Hosted uses of OpenRefine

OpenRefine is designed to run on a local machine and our documentation about running it as a remote server features some prominent warnings:

At the moment I see:

  • quite some interest from users in hosted versions: for instance, the documentation about OpenRefine on Wikidata recommends to run OpenRefine on PAWS, a cloud hosting service of the Wikimedia movement
  • some tensions in the dev team about how to approach this topic: whether we could officially support this use case, whether the impact of a particular change in a hosted use case should be taken into account, whether to accept a security advisory as a vulnerability, and so on.

From my perspective, we are struggling to find the right balance between meeting users' interest by advertising OpenRefine as a tool that can be hosted, and keeping users safe by warning them about the security implications of running a tool in an environment it is not designed for.

I think it is worth discussing this topic as an attempt to improve the situation.
Our documentation on this topic is not really satisfactory: we do not do a good job at explaining what sort of problems come with running a hosted OpenRefine. Also, I think it is worth not putting all use cases in the same bag. I see two aspects of the problem:

  • running OpenRefine's server on a different machine than the one the browser used to access it is running
  • having different users access the same OpenRefine instance, potentially concurrently

In my opinion, both of those come with their own issues, but those are fairly distinct.

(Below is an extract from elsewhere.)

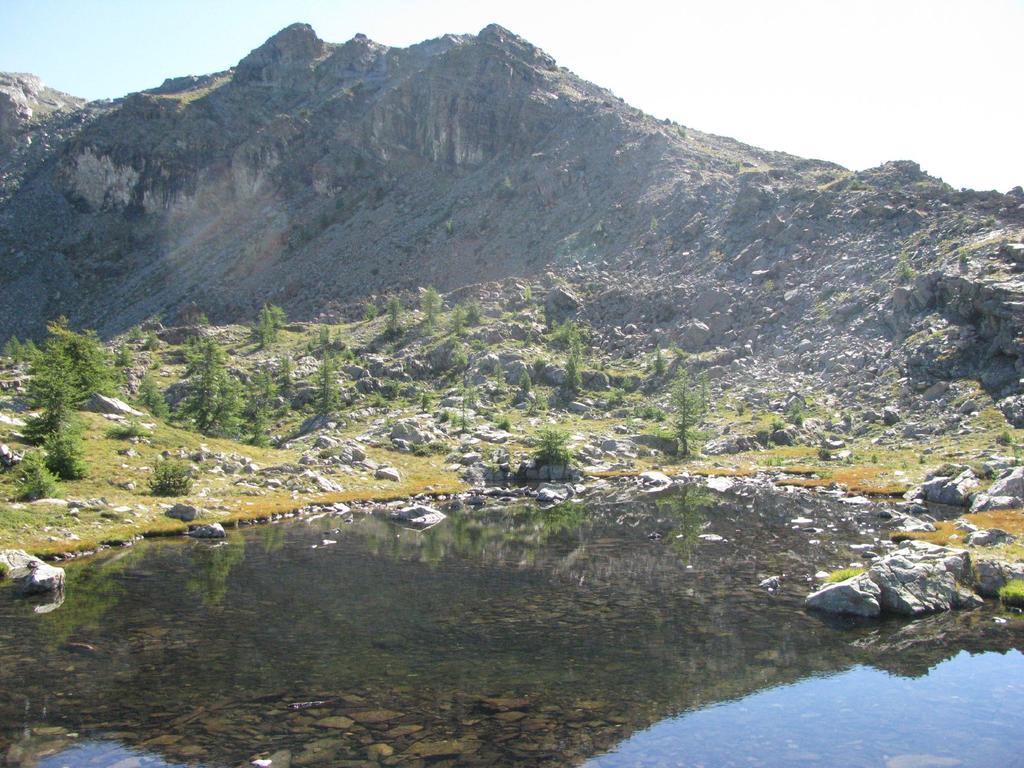 Vista di Cima Piana dai laghetti del Col de la Croix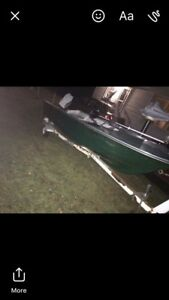 Boat motor and trailer 650$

Do you see other useful distinctions to make between various "hosted" use cases?

I would like to document the known issues about using OpenRefine in those different contexts and improve the documentation accordingly. Once that is done, it would provide a good basis to classify security vulnerabilities, because those who fall into the scope of those known issues can be rejected accordingly.

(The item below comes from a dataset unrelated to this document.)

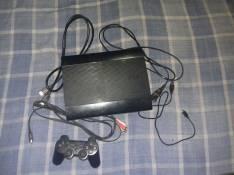 PS3 con 2 controles y 1 juego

Then, I would like us to reach an agreement on what sorts of use cases we are interested in eventually supporting, meaning that we welcome improvements that address usability or security issues in those contexts.

If you agree with the approach, let's start mapping the different sorts of hosted use cases and the issues we are aware of for them.

Thank you Antonin for bringing up this topic!

First off, I think there is a lot off misconceptions regarding hosted use cases. Given the little information out there on the matter it's not odd and I'm as guilty as anyone given that the lack of write-up about how we host and use OpenRefine(been on my todo-list for months now).

The issue that seems to cause the most tension is in my experience whenever, the API should only exist to serve the bundled GUI or not.

Another issue I find problematic and struggle with is settings/configuration, however, this is extra problematic for us because we can have up to a handful users using the same instance simultaneously. For a setup like the one powering PAWS this problem would be less of an issue. Illustrating one of Antonin's points above.

These two points are just illustrative examples, the first on because it keeps coming up and the second one because I can see it triggering more tension given how the current solution is modeled.

It's my personal opinion that addressing the core needs of hosted use cases would benefit all OpenRefine users. Hardening the client against connection failures, a stable and documented API etc. There is of course other work and patches that would have no to little benefit; systemd support, webhooks, various extension points*, etc but it's unlikely these would do any harm**.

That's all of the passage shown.